Instructions for the task =
Copy word for word the stretch of the earnings call remarks from "Moving onto domestic" through "corporation for success.".

Excerpt to read =
>>>
Thank you, operator. And good morning, everyone. As we navigate the complex landscape of geopolitical tensions and the ever-changing global market. It is crucial to understand the macro factors that could influence our operations and investments.
The ongoing conflict in the Middle East has added a layer of uncertainty to the market affecting various sectors, particularly, food oil and other commodities. While the impact of this conflict on commodities has been relatively modest compared to the Russia, Ukraine conflict. It is essential to recognize that further geopolitical tensions or escalations to lead to increased volatility.
Moving onto domestic factors, weather conditions in the US Northern Plains and the Canadian prairies will play a significant role in influencing crop volumes and prices. During the first quarter, our corporation achieved income from operations of $9 million, making the second-best first quarter in Ceres history.
This achievement was possible due to our team's ability to leverage our network of partners and effectively analyze the impact of weather on crops, allowing us to navigate extreme conditions and position the corporation for success.
<<<
Record extracts =
>>>
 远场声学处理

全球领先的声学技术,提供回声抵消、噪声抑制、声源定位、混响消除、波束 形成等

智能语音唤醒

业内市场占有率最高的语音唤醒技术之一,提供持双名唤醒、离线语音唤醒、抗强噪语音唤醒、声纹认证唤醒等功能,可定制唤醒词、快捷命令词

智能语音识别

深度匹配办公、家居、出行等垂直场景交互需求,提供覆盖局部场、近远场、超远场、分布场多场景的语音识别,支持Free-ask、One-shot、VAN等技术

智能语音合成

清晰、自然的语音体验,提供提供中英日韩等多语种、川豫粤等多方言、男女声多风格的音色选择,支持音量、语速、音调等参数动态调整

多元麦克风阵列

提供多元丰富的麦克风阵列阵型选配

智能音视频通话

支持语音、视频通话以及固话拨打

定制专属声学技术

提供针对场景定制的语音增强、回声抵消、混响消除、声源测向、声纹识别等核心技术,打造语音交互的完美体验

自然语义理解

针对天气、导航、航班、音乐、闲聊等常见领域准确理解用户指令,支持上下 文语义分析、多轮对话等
<<<
Result below =
Moving onto domestic factors, weather conditions in the US Northern Plains and the Canadian prairies will play a significant role in influencing crop volumes and prices. During the first quarter, our corporation achieved income from operations of $9 million, making the second-best first quarter in Ceres history.
This achievement was possible due to our team's ability to leverage our network of partners and effectively analyze the impact of weather on crops, allowing us to navigate extreme conditions and position the corporation for success.